**GIVEN TASK A**:
In the piece about graduating from the Ghana Institute of Journalism, copy word for word everything from "I was not surprised" up to and including "GIJ’s administration called.".
**GIVEN TASK B**:
Quote only the lines of the records from the line with "Would you mind finding all the bracelets" up to and including the line with "[273,408,290,436]", exactly as they appear.
=== TEXT TO READ ===
Mon, 18 Jun 2012 Source: Awuni, Manasseh Azure

By Manasseh Azure Awuni

Before authorities of the Ghana Institute of Journalism (GIJ) released the list of the 2010 graduating class and how we fared, one lecturer who was visibly disappointed in my performance whispered my class to me. I had missed First Class narrowly, he said.

I was not surprised at my performance. Neither was I surprised when calls from disappointed friends started pouring in when the final list hit the notice board. What surprised me was the extent to which some of them went.

“In everything we give thanks to God,” a Christian sister remarked, as if she was consoling someone bereaved. “He knows why it has happened that way. Just accept it and give thanks to God.”

“Why have you disappointed us like that,” a female staff at GIJ’s administration called.

“How have I disappointed you?” I feigned ignorance about what she meant.
=== RECORDS PROVIDED ===
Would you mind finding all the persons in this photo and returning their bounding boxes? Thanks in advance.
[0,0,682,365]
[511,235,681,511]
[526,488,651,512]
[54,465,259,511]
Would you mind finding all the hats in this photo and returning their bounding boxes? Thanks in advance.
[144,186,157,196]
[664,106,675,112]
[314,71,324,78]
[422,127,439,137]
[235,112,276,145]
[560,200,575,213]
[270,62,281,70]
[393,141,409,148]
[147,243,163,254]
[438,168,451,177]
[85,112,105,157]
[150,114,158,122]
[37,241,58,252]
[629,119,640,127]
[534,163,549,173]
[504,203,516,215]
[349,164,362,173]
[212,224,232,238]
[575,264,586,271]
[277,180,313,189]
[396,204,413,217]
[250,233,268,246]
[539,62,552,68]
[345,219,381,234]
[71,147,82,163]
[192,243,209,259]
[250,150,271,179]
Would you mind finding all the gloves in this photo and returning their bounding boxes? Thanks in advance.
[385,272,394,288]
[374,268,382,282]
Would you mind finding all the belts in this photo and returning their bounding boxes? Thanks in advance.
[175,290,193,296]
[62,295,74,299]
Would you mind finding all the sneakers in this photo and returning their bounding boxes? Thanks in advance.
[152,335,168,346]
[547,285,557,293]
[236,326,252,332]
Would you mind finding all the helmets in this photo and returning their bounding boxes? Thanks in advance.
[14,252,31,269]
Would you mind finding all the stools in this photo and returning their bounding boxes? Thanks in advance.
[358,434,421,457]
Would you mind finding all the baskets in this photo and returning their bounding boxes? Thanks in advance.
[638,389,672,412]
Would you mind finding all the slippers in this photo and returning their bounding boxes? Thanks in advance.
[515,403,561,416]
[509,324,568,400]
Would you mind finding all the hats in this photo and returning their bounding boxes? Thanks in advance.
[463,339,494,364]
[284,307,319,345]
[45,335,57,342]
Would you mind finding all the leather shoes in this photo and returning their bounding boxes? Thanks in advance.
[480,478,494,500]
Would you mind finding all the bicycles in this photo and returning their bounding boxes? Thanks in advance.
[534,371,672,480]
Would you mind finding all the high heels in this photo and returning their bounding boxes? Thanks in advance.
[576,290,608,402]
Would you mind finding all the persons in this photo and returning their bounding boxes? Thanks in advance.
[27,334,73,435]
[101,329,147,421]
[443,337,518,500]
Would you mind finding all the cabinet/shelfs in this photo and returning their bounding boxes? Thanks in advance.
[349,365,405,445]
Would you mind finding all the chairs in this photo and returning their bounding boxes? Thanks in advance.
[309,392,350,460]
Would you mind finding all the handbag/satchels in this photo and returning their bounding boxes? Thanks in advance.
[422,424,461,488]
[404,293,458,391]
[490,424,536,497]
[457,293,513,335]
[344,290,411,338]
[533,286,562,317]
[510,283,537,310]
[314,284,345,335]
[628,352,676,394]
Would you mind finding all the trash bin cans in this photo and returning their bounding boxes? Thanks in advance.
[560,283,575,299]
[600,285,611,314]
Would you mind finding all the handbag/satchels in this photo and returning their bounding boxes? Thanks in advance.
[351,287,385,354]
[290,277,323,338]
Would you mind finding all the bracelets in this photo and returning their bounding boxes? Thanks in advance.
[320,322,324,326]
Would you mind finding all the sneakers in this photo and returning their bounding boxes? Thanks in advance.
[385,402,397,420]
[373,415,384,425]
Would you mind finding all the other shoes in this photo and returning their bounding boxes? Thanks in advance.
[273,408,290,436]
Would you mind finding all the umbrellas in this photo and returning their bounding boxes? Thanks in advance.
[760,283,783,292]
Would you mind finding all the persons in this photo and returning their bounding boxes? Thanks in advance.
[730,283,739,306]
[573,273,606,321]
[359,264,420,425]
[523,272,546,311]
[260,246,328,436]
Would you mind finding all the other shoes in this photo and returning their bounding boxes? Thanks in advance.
===
**TASK RESPONSE A**:
I was not surprised at my performance. Neither was I surprised when calls from disappointed friends started pouring in when the final list hit the notice board. What surprised me was the extent to which some of them went.

“In everything we give thanks to God,” a Christian sister remarked, as if she was consoling someone bereaved. “He knows why it has happened that way. Just accept it and give thanks to God.”

“Why have you disappointed us like that,” a female staff at GIJ’s administration called.

**TASK RESPONSE B**:
Would you mind finding all the bracelets in this photo and returning their bounding boxes? Thanks in advance.
[320,322,324,326]
Would you mind finding all the sneakers in this photo and returning their bounding boxes? Thanks in advance.
[385,402,397,420]
[373,415,384,425]
Would you mind finding all the other shoes in this photo and returning their bounding boxes? Thanks in advance.
[273,408,290,436]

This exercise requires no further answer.